Если заменить в приведенной выше цитате «Камю» на «Великовский», характеристика будет на первый взгляд абсолютно точной, хотя на самом деле лишь затемняющей суть.

«То, что поэт пишет о собратьях по перу всегда является его метафизическим автопортретом», – утверждал Бродский. Мне возразят: «Великовский не был поэтом». Был, – утверждаю и настаиваю, – затем и пишу, чтобы сие утверждение отстоять.

О доле метафизического автопортрета в портретах Великовского, о соотнесении и сочетании того и другого в его книгах разговор еще впереди, но и поверхностному наблюдателю ясно, что ни в границы литературоведения, ни в границы философской эссеистики книги Великовского не укладываются.

Никоим образом не был затронут он и просветительством того особого толка, что был детищем нашего невежества, хотя сделал для истинного просвещения больше кого бы то ни было.

Он «слишком писатель».

Великовский не писал о французской литературе, он писал французской литературой, она была его чернилами.

Мераб Мамардашвили говорил своим студентам: «Я вместе с вами размышляю не о Прусте, я Прустом думаю о чем-то». Так и Великовский Камю, Рембо или Бодлером «думает о чем-то».

Задаваться вопросом, почему именно такой материал Великовский выбрал для создания труда всей своей жизни столь же бессмысленно, как спрашивать поэта, почему он не написал свою книгу прозой, а прозаика, почему он не написал вместо романа поэму. Такова была природа его дара.

В литературе, как и в истории, нет сослагательного наклонения. Произведение существует таким, каким оно существует. В данном обличии. Точка. Однако задуматься о том, что стоит за этим выбором материала, весьма поучительно.

Отбросим сразу, как малозначимые, любые ссылки на обстоятельства места и безвременья, извечные российские обстоятельства, любые предположения о том, что Великовский, подобно другим своим сверстникам, «ушел в литературоведение», ибо не имел возможности быть философом.

Да, в России добрых три четверти века не было места «чистым философам», но и после фактического исчезновения цензуры Великовский продолжал писать о том же и так же.

И сегодня его книги не несут отпечатка времени, достаточно перелистать его «Грани “несчастного сознания”» или «Умозрение и словесность», чтобы убедиться в этом. Быть может, они лишь стали более прозрачными для широкой публики, проступила стройность логики не замутненная избыточной новизной материала.

Нет, объяснения придется искать в складе дара, в самой природе таланта, «редко встречающейся» не столько за пределами Франции, сколько за пределами стиха.

«Культура искони была и пребудет духовным домогательством жизненного Смысла – согласия между предполагаемой правдой сущего и полагаемой правдой личности, – писал Великовский. – Из века в век возобновляется искание возможностей такой встречи: чаяние, сомнение, предвосхищение, обретение, разочарование, утверждение, привнесение» (с. 62).

● Что сделать:
a) Перепишите из текста о Великовском отрывок от «В литературе, как и в истории, нет сослагательного» до «возможности быть философом.».
b) Продолжите текст о Великовском, начав сразу после его последнего предложения.

● Состав материала:
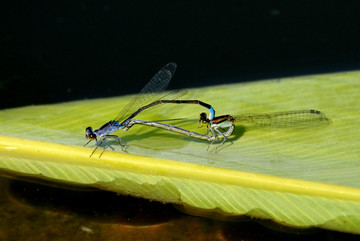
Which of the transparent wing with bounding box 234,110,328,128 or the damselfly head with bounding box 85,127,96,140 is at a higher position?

● Ожидаемые ответы:
a)
В литературе, как и в истории, нет сослагательного наклонения. Произведение существует таким, каким оно существует. В данном обличии. Точка. Однако задуматься о том, что стоит за этим выбором материала, весьма поучительно.

Отбросим сразу, как малозначимые, любые ссылки на обстоятельства места и безвременья, извечные российские обстоятельства, любые предположения о том, что Великовский, подобно другим своим сверстникам, «ушел в литературоведение», ибо не имел возможности быть философом.

b)
И весь «опыт о мире Самария Великовского» в «вечности обратной» посмертного прочтения предстает как единое целое, где все его книги и статьи, независимо от того, чему они посвящены – поэзии, прозе – или философской эссеистике, могут и должны быть поняты только во взаимосвязи, как наследие любого поэта.

Ибо написание даже самого короткого текста имело для него только один смысл – поиск смысла.

Одну из своих книг, безусловно, самую дорогую, Великовский назвал «В поисках утраченного смысла», название говорит о многом. Оно не просто формулирует главную тему Великовского, тему «смыслоутраты», постигшей часть французской культуры «со смертью Бога». Отсылка к названию прустовской эпопеи подчеркивает именно личный или исповедальный, если воспользоваться выражением самого Великовского, характер книги.

Поиск утраченного времени для Пруста есть не поиск решения проблемы времени, а его собственный «путь спасения», путь обретения его собственного смысла бытия и способа быть.

Прекрасное и есть, согласно Прусту, познание высшей бытийной истины, приобщение к ней. При этом, первыми и главными старателями или хранителями смысла бытия для Пруста являются поэты, прежде всего поэты, или, вернее, те, кому ведомо и доступно мышление поэта, путь проходимый поэтом в поисках сути, то есть прекрасного. Под прекрасным подразумевается любое «истинное произведение искусства». Недаром Пруст писал: «увидеть жизнь как она есть, то есть поэтически».

Этот путь прекрасного есть установление совокупности взаимосвязей, чем, собственно, и является создание стиха, а если точнее, любого произведения искусства. Стих это установление связей делает лишь наиболее видимым «доказательным» образом, ибо такова природа стиха. В этом и только в этом таится превосходство «чисто поэтического» творчества для Пруста – в четкости устанавливаемых связей.

И Пруст, перейдя от поэтической формы своих ранних опытов к прозаической, не перестает быть поэтом, и это принципиально важно и для него и для нас, ибо этот, по необходимости краткий экскурс в эстетическую систему Пруста имеет прямое отношение к предмету нашего разговора, а именно к поэтике Великовского, и слово «поэтика» здесь не метафора.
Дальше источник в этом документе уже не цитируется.